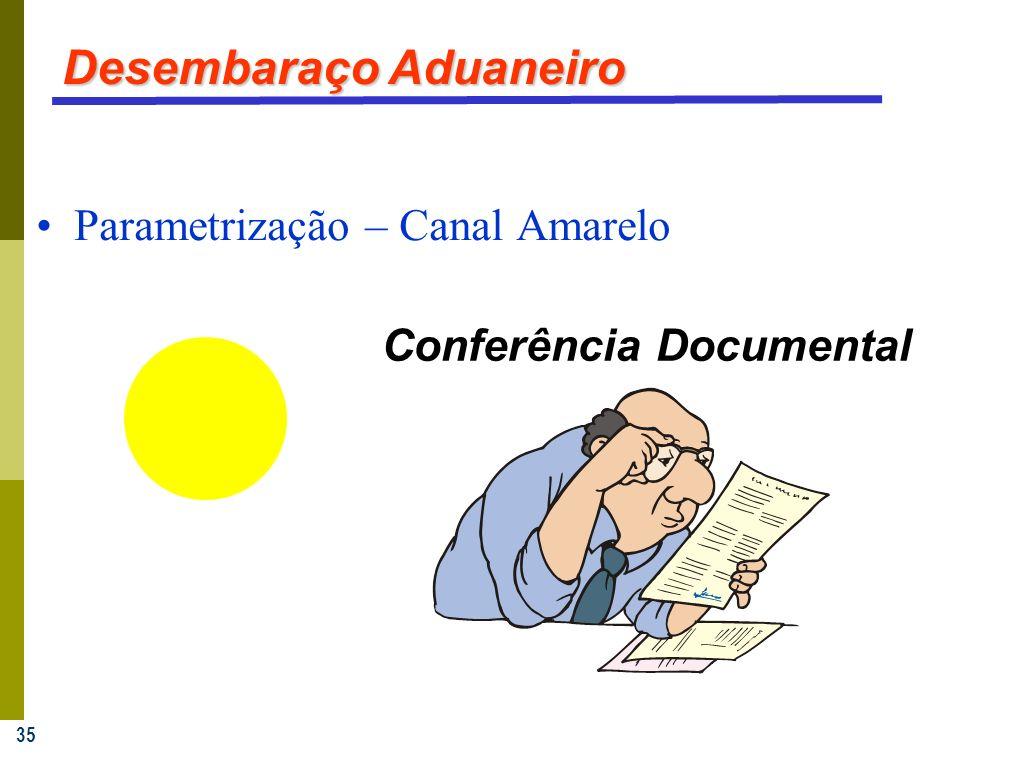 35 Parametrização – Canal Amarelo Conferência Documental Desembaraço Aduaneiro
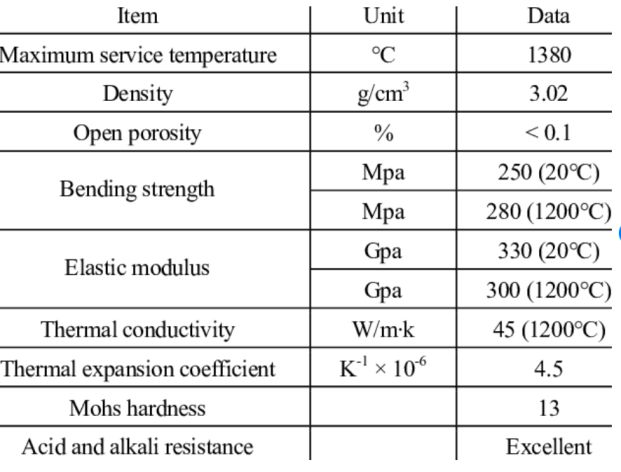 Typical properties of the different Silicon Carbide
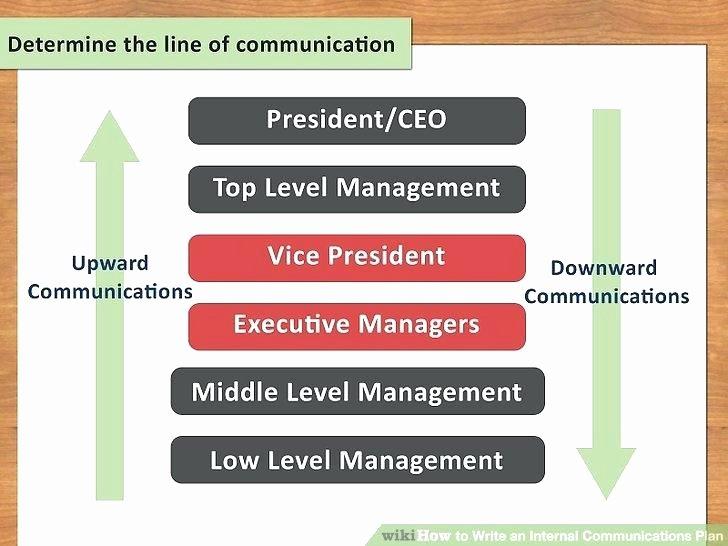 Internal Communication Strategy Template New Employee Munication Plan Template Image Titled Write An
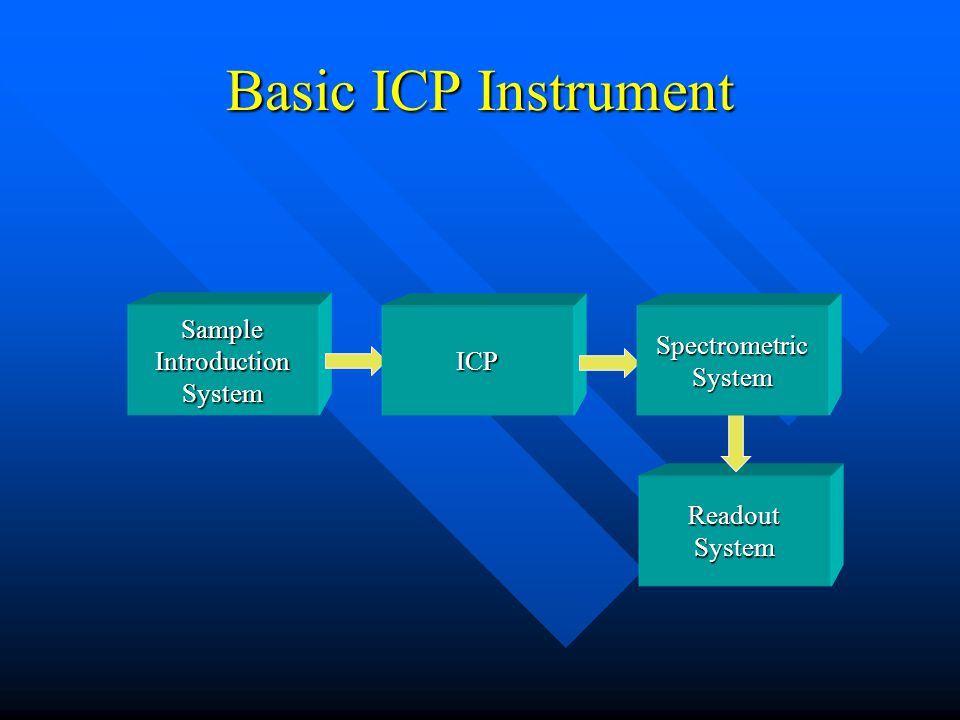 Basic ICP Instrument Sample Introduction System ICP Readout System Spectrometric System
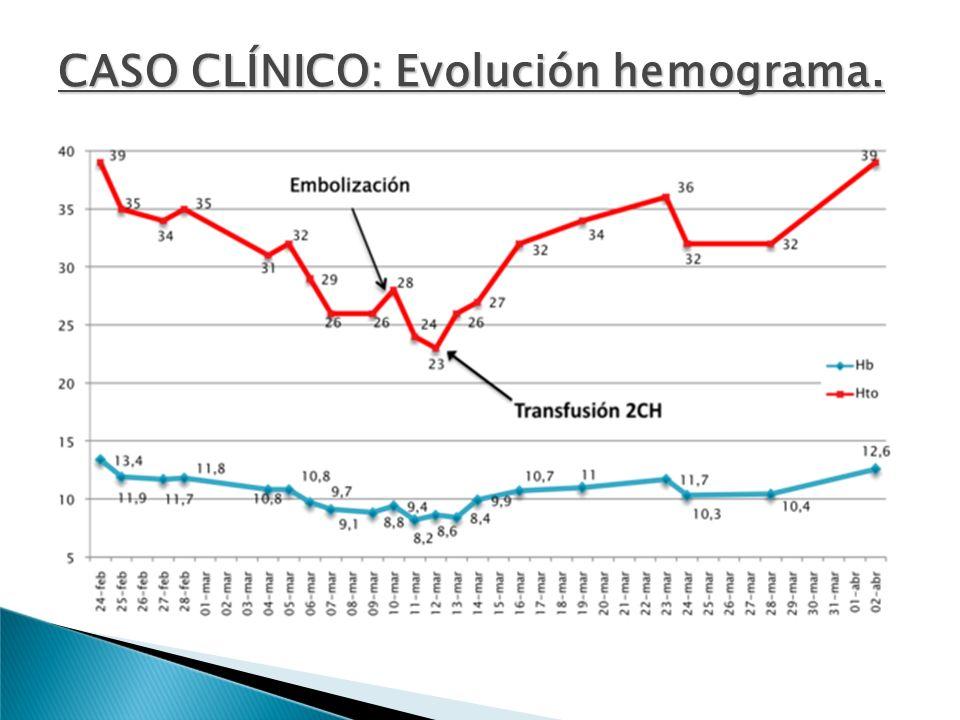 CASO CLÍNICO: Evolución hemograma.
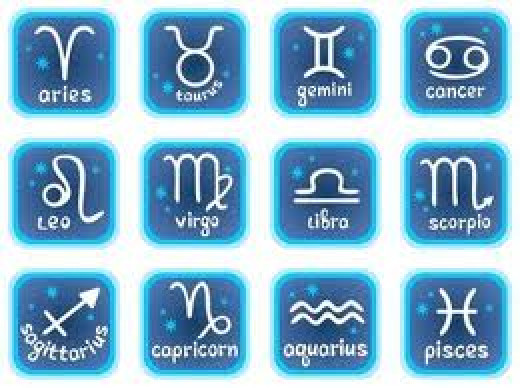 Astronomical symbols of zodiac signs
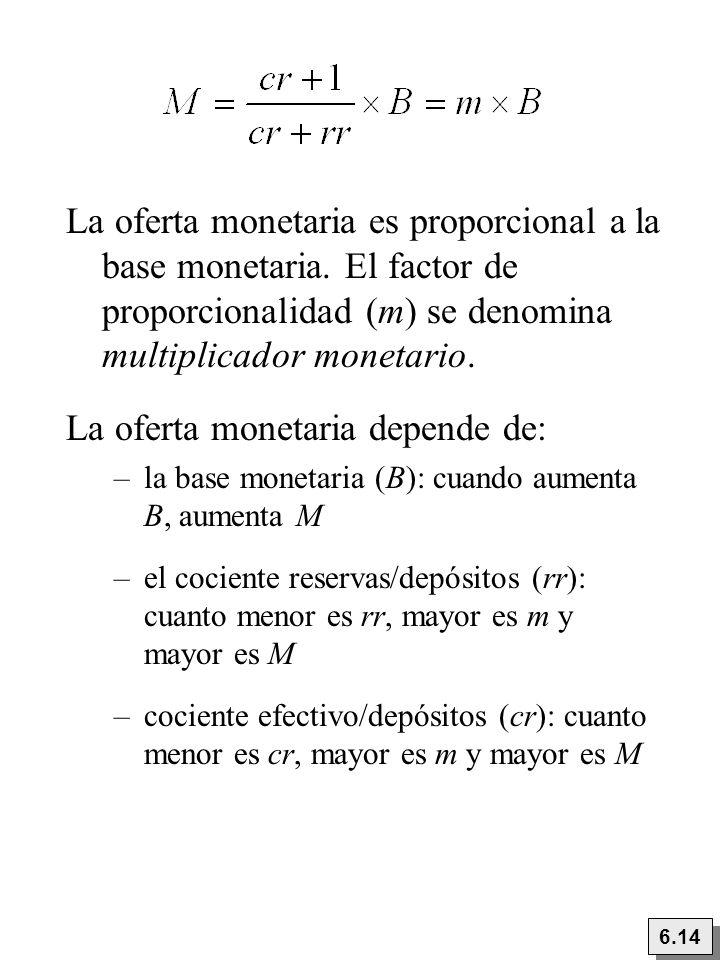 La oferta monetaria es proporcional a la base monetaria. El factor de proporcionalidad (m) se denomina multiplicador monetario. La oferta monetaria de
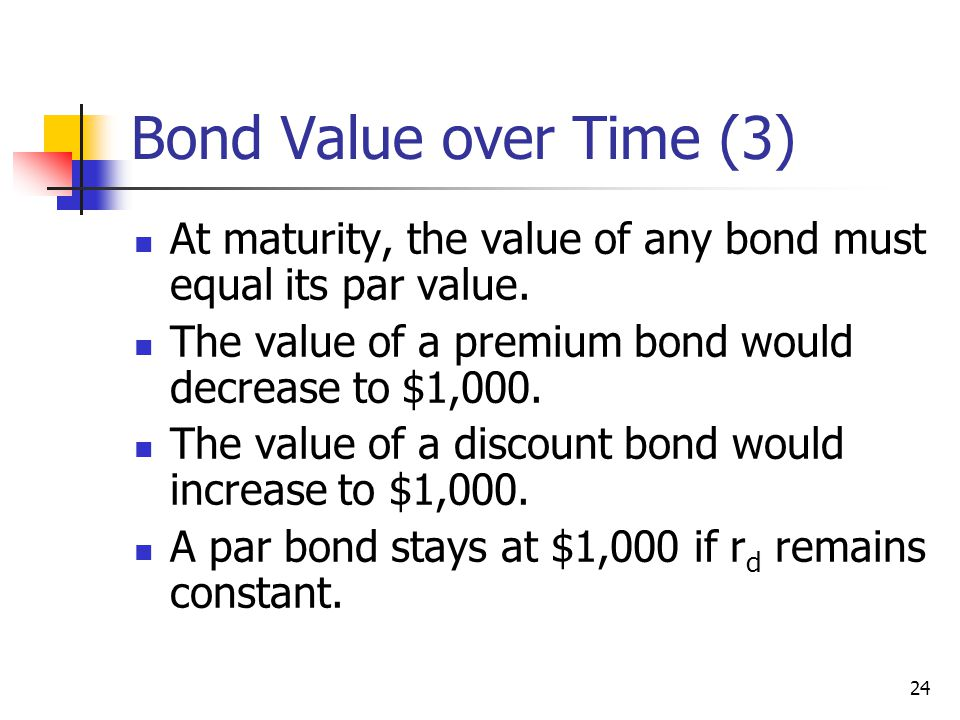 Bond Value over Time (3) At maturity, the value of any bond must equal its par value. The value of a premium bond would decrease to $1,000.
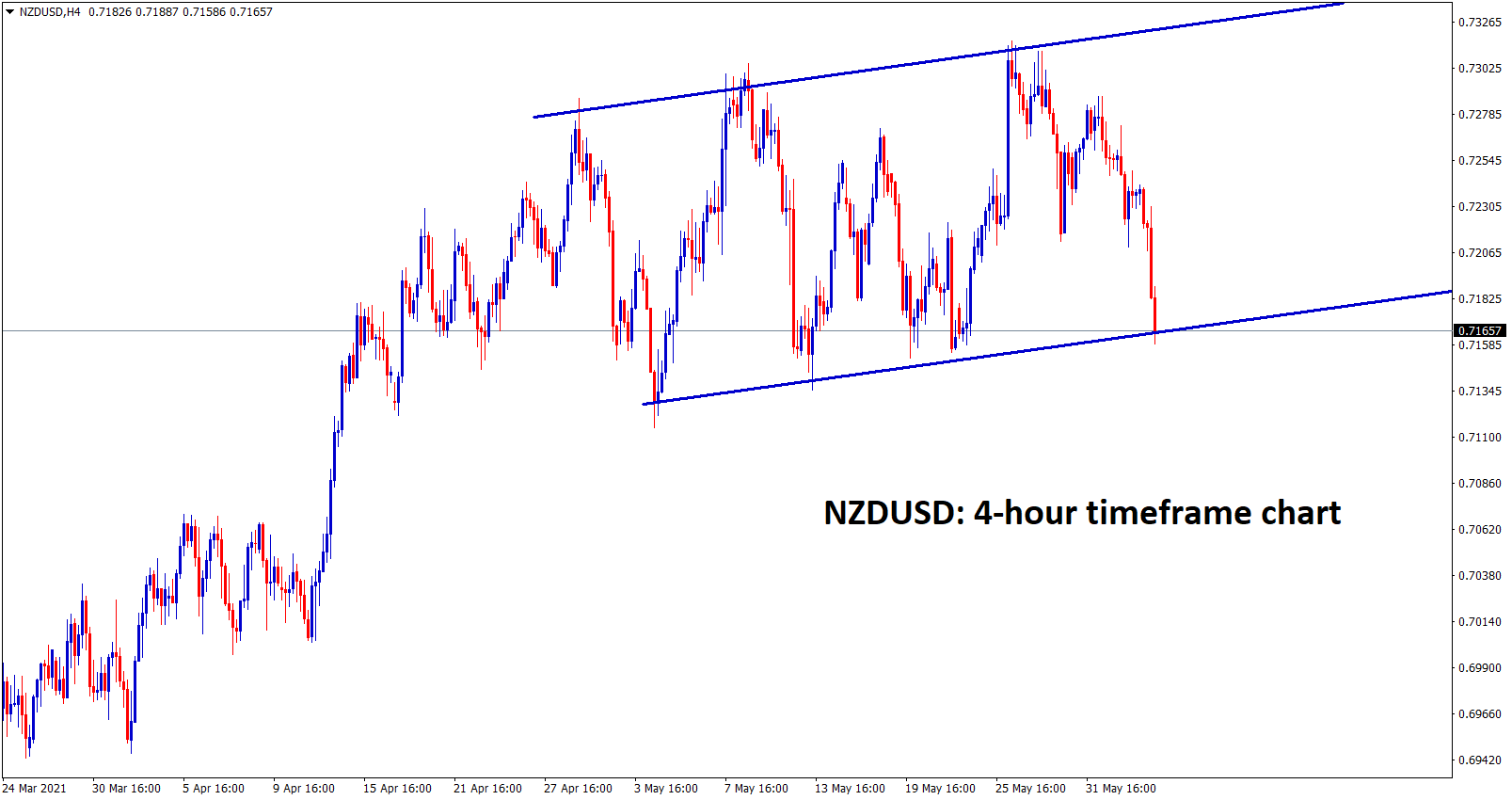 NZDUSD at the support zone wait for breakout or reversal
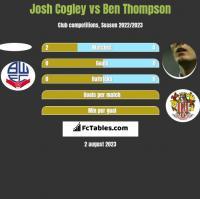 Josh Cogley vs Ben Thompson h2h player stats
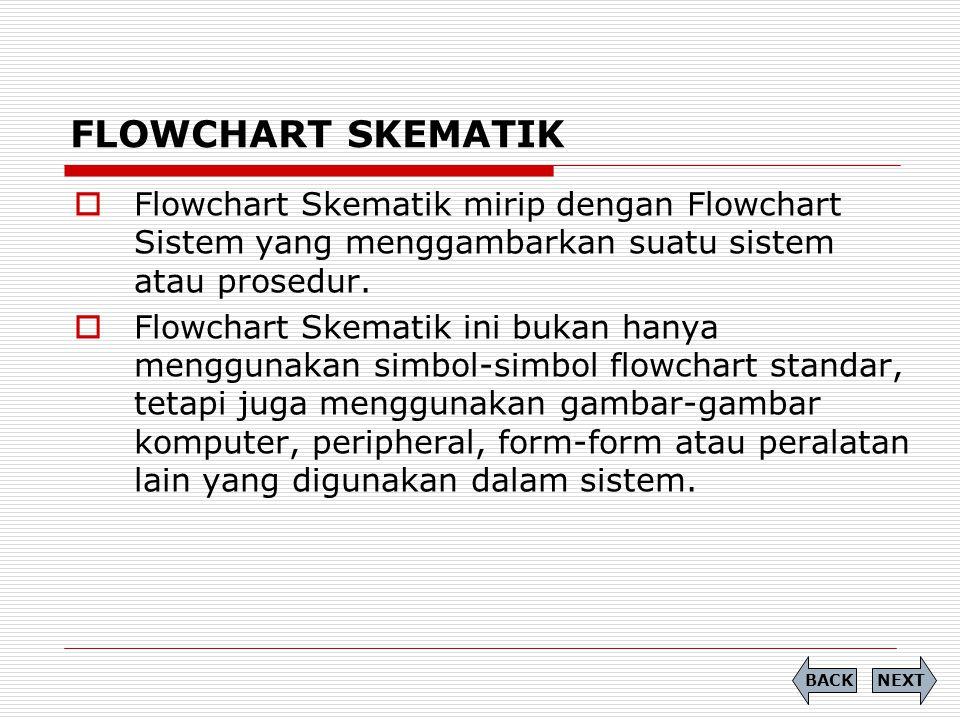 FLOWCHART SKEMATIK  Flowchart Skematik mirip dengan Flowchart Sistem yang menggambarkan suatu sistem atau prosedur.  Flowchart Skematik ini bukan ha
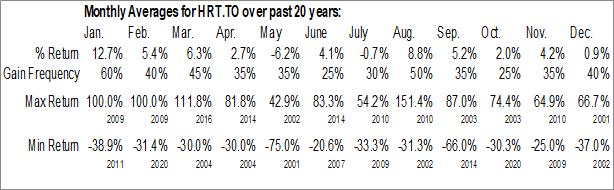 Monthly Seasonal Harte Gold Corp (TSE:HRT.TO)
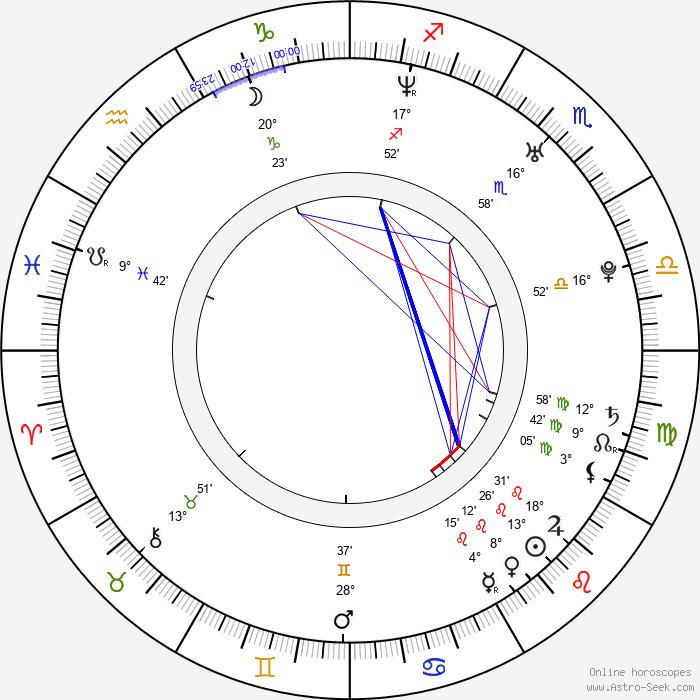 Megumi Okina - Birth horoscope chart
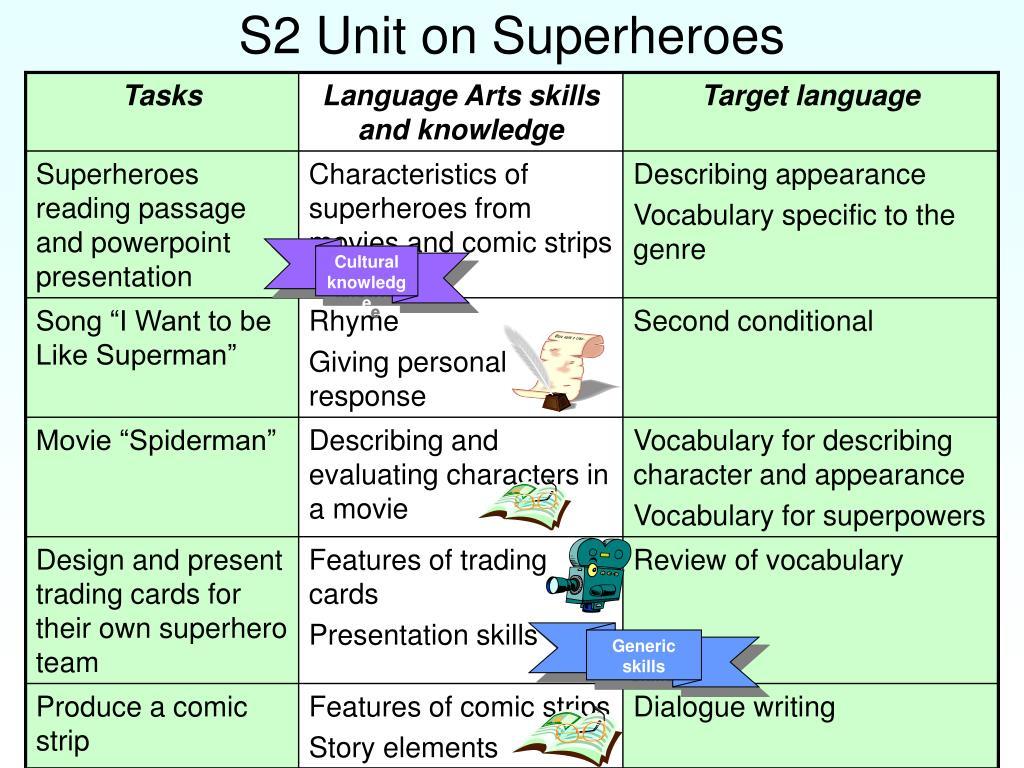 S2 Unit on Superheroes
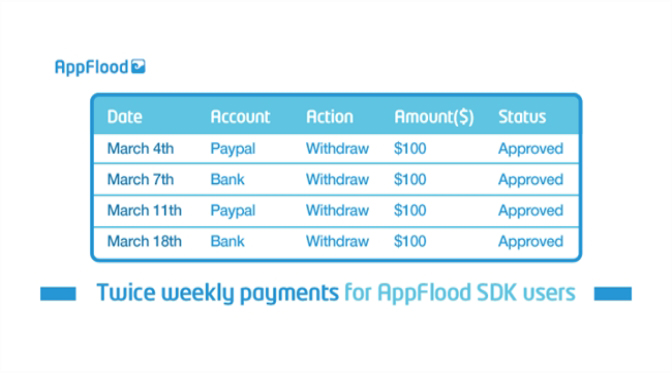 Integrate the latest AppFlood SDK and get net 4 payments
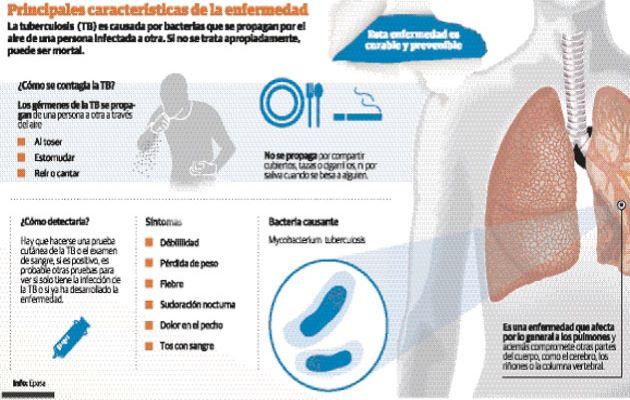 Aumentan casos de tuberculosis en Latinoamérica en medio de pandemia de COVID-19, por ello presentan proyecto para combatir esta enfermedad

--

Try it: Do not copy pictures. Restate exactly the lines from the one containing "CASO CLÍNICO: Evolución hemograma." through the last line of the records.

Written solution:
 CASO CLÍNICO: Evolución hemograma.
 Astronomical symbols of zodiac signs
 La oferta monetaria es proporcional a la base monetaria. El factor de proporcionalidad (m) se denomina multiplicador monetario. La oferta monetaria de
 Bond Value over Time (3) At maturity, the value of any bond must equal its par value. The value of a premium bond would decrease to $1,000.
 NZDUSD at the support zone wait for breakout or reversal
 Josh Cogley vs Ben Thompson h2h player stats
 FLOWCHART SKEMATIK  Flowchart Skematik mirip dengan Flowchart Sistem yang menggambarkan suatu sistem atau prosedur.  Flowchart Skematik ini bukan ha
 Monthly Seasonal Harte Gold Corp (TSE:HRT.TO)
 Megumi Okina - Birth horoscope chart
 S2 Unit on Superheroes
 Integrate the latest AppFlood SDK and get net 4 payments
 Aumentan casos de tuberculosis en Latinoamérica en medio de pandemia de COVID-19, por ello presentan proyecto para combatir esta enfermedad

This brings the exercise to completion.